**Task prompt:**
Reproduce every one of the records below, substituting "In this image" for each occurrence of "Looking at this image" and leaving all other text unchanged. Leave the pictures out of your answer.

-- start The input --

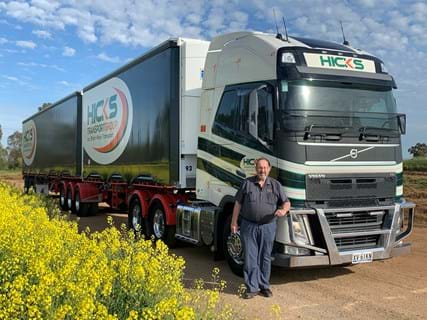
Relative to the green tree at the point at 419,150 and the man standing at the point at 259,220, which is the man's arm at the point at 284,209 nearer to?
the man standing at the point at 259,220

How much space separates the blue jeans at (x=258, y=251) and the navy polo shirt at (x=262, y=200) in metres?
0.11

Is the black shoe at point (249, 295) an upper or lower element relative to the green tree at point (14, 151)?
lower

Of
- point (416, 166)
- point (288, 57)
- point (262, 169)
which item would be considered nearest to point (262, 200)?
point (262, 169)

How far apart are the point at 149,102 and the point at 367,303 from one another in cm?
616

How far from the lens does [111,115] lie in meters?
12.9

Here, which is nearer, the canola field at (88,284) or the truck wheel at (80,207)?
the canola field at (88,284)

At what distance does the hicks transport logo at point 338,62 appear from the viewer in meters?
6.89

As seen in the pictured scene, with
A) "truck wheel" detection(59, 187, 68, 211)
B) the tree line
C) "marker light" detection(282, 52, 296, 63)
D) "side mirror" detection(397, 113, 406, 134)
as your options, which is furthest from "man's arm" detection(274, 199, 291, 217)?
the tree line

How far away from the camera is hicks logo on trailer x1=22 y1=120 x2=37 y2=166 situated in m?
25.4

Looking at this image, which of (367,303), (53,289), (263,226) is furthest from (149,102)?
(53,289)

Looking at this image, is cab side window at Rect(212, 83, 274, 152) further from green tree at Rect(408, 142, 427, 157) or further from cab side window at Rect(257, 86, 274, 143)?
green tree at Rect(408, 142, 427, 157)

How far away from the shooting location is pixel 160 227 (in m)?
10.1

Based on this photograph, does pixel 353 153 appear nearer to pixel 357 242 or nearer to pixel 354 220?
pixel 354 220

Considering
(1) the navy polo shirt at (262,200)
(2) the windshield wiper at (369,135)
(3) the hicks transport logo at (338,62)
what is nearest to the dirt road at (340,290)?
(1) the navy polo shirt at (262,200)
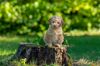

-- end The input --

**Result of the task:**
Relative to the green tree at the point at 419,150 and the man standing at the point at 259,220, which is the man's arm at the point at 284,209 nearer to?
the man standing at the point at 259,220

How much space separates the blue jeans at (x=258, y=251) and the navy polo shirt at (x=262, y=200) in metres?
0.11

Is the black shoe at point (249, 295) an upper or lower element relative to the green tree at point (14, 151)?
lower

Of
- point (416, 166)
- point (288, 57)
- point (262, 169)
which item would be considered nearest to point (262, 200)?
point (262, 169)

How far apart are the point at 149,102 and the point at 367,303 from one another in cm?
616

How far from the lens does [111,115] lie in meters?
12.9

Here, which is nearer, the canola field at (88,284) or the truck wheel at (80,207)?
the canola field at (88,284)

At what distance does the hicks transport logo at point 338,62 appear from the viewer in meters?
6.89

As seen in the pictured scene, with
A) "truck wheel" detection(59, 187, 68, 211)
B) the tree line
C) "marker light" detection(282, 52, 296, 63)
D) "side mirror" detection(397, 113, 406, 134)
as your options, which is furthest from "man's arm" detection(274, 199, 291, 217)?
the tree line

How far away from the camera is hicks logo on trailer x1=22 y1=120 x2=37 y2=166 situated in m?
25.4

In this image, which of (367,303), (53,289), (263,226) is furthest from (149,102)?
(53,289)

In this image, is cab side window at Rect(212, 83, 274, 152) further from green tree at Rect(408, 142, 427, 157) or further from cab side window at Rect(257, 86, 274, 143)?
green tree at Rect(408, 142, 427, 157)

How far away from the shooting location is pixel 160 227 (in m)?
10.1

Based on this photograph, does pixel 353 153 appear nearer to pixel 357 242 or nearer to pixel 354 220?
pixel 354 220

Considering
(1) the navy polo shirt at (262,200)
(2) the windshield wiper at (369,135)
(3) the hicks transport logo at (338,62)
what is nearest to the dirt road at (340,290)?
(1) the navy polo shirt at (262,200)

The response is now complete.